Supplied text below:
Football managers who blame the pitch for defeat - Tuchel, Klopp, Enrique and more…

Football pitch maintenance is a multi-million pound business that only goes wrong when teams lose...funny that. Chelsea's Thomas Tuchel is the latest manager who thinks the green stuff is against him.

Chelsea's 4-2 defeat to Arsenal this week was apparently less to do with the players' performances and more to do with the playing surface at Stamford Bridge, according to their boss Thomas Tuchel.

In his post-match interview Tuchel said "the pitch is not in our favour" and "it is a very, very difficult pitch that we have here" seemingly using it as an excuse to sub off Andreas Christensen at half-time after his mishit backpass let Eddie Nketiah score for the Gunners.

This isn't the first time a manager has come out with some crazy reasoning why their team didn't win or weren't at their best, so here at Planet Sport we take a look at some of the best examples of pitch-related moaning that is bound to put all hard-working groundspeople in a foul mood.

Jurgen Klopp

Jurgen Klopp Liverpool Feb22

The King of Excuses. Jurgen Klopp has come out with some gold in the past including the weather being too windy, the TV broadcasters cutting the match short and even his goalkeeper having too cold feet.

Therefore, it is no surprise that the German has made the slightly more boring accusation that the pitch was at fault in the past. When Liverpool blew away a two-goal lead against already relegated West Brom in 2018, Klopp told West Brom to enjoy their dry pitch in the Championship.

He even managed to direct a dig at their opponents style of play: "If you're like West Brom, the ball constantly in the air, you don't need a wet pitch."

We feel like Klopp may have been embarrassed more than anything after a woeful Baggies side managed to come away with a 2-2 draw thanks to goals from Jake Livermore and Salomon Rondon.

Mark Warburton

Mark Warburton QPR boss Mar22

QPR manager Mark Warburton blamed a dry playing surface for their defeat to Birmingham City in February 2021.

The Championship match clash finished 2-1 in the favour of Birmingham, even though Rangers even took a 1-0 lead into half time...when the pitch was probably fine? Goals from Kristian Pedersen and Alen Halilovic gave the home side all three points.

After the game, Warburton went on a rampage, saying "the pitch is dry, rutted and it's a really difficult playing surface for good players."

Luis Enrique

Luis Enrique

In one of the less memorable matches from the delayed Euro 2020 tournament, three times champions Spain opened with a drab 0-0 draw against a stubborn Sweden outfit.

Despite making a record-breaking 419 first half passes and 917 in total over 90 minutes, Spain could not make their 85% possession count and Enrique went to the perfectly cut 25mm blades of grass for his excuse.
End of Supplied text.
Study questions:
A) Reproduce the stretch of the article on managers who blame the pitch from "The King of" through "and Salomon Rondon.".
B) List every player the article on managers who blame the pitch names as having scored a goal.
The lines after the article are not needed for any of this work.
Data excerpt below:
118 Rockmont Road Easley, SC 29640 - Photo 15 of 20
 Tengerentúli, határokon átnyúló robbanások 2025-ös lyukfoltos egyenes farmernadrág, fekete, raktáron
End of Data excerpt.
Expected outputs:
A)
The King of Excuses. Jurgen Klopp has come out with some gold in the past including the weather being too windy, the TV broadcasters cutting the match short and even his goalkeeper having too cold feet.

Therefore, it is no surprise that the German has made the slightly more boring accusation that the pitch was at fault in the past. When Liverpool blew away a two-goal lead against already relegated West Brom in 2018, Klopp told West Brom to enjoy their dry pitch in the Championship.

He even managed to direct a dig at their opponents style of play: "If you're like West Brom, the ball constantly in the air, you don't need a wet pitch."

We feel like Klopp may have been embarrassed more than anything after a woeful Baggies side managed to come away with a 2-2 draw thanks to goals from Jake Livermore and Salomon Rondon.

B)
Eddie Nketiah
Jake Livermore
Salomon Rondon
Kristian Pedersen
Alen Halilovic